• [REQUIREMENTS]: Can you format the entries, from the line containing "From the perspective" through the end of the entries, as a Markdown table with the columns "Row" and "Entry line", numbering each line and leaving out the blank ones?

============

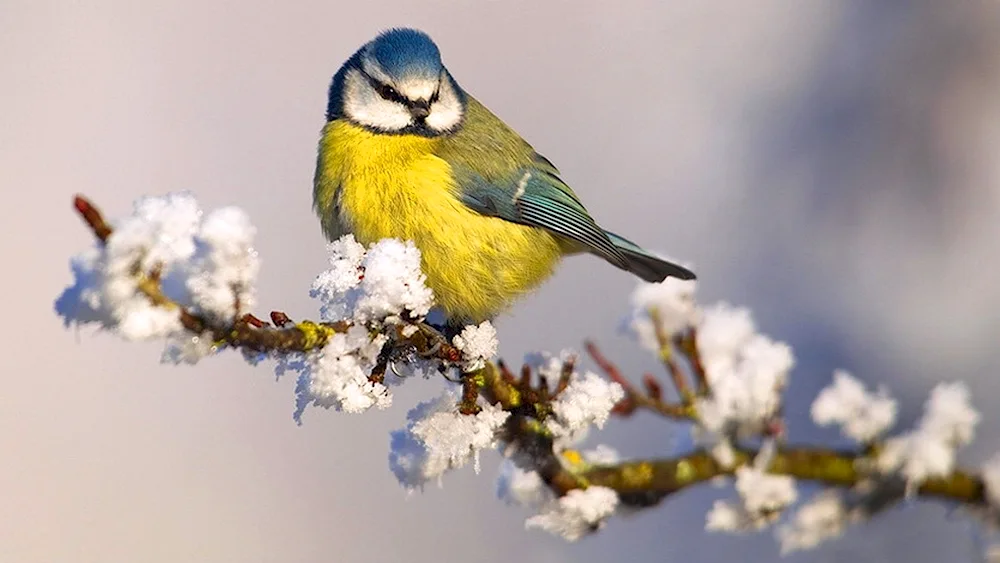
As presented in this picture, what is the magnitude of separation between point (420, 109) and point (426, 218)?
8.4 inches

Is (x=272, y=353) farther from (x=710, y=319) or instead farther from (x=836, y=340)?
(x=836, y=340)

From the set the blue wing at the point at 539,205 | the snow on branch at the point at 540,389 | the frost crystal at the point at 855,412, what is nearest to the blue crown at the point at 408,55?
the blue wing at the point at 539,205

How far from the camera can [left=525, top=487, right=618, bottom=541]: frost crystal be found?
2.39ft

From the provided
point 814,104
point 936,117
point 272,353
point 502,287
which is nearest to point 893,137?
point 936,117

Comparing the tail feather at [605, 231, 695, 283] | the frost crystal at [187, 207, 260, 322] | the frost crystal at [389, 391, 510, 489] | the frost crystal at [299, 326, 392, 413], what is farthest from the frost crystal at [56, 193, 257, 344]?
the tail feather at [605, 231, 695, 283]

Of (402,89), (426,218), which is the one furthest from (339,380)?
(402,89)

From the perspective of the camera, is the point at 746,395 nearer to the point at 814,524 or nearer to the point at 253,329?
the point at 814,524

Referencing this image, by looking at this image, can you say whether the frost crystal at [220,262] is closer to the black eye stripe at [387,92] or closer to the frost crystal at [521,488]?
the frost crystal at [521,488]

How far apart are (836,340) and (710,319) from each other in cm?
157

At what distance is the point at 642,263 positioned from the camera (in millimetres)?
1592

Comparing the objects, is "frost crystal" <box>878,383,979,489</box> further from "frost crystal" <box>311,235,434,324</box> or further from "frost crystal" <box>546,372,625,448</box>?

============

• [EXPECTED ANSWER]:
| Row | Entry line |
|---|---|
| 1 | From the perspective of the camera, is the point at 746,395 nearer to the point at 814,524 or nearer to the point at 253,329? |
| 2 | the point at 814,524 |
| 3 | Referencing this image, by looking at this image, can you say whether the frost crystal at [220,262] is closer to the black eye stripe at [387,92] or closer to the frost crystal at [521,488]? |
| 4 | the frost crystal at [521,488] |
| 5 | How far apart are (836,340) and (710,319) from each other in cm? |
| 6 | 157 |
| 7 | At what distance is the point at 642,263 positioned from the camera (in millimetres)? |
| 8 | 1592 |
| 9 | Comparing the objects, is "frost crystal" <box>878,383,979,489</box> further from "frost crystal" <box>311,235,434,324</box> or further from "frost crystal" <box>546,372,625,448</box>? |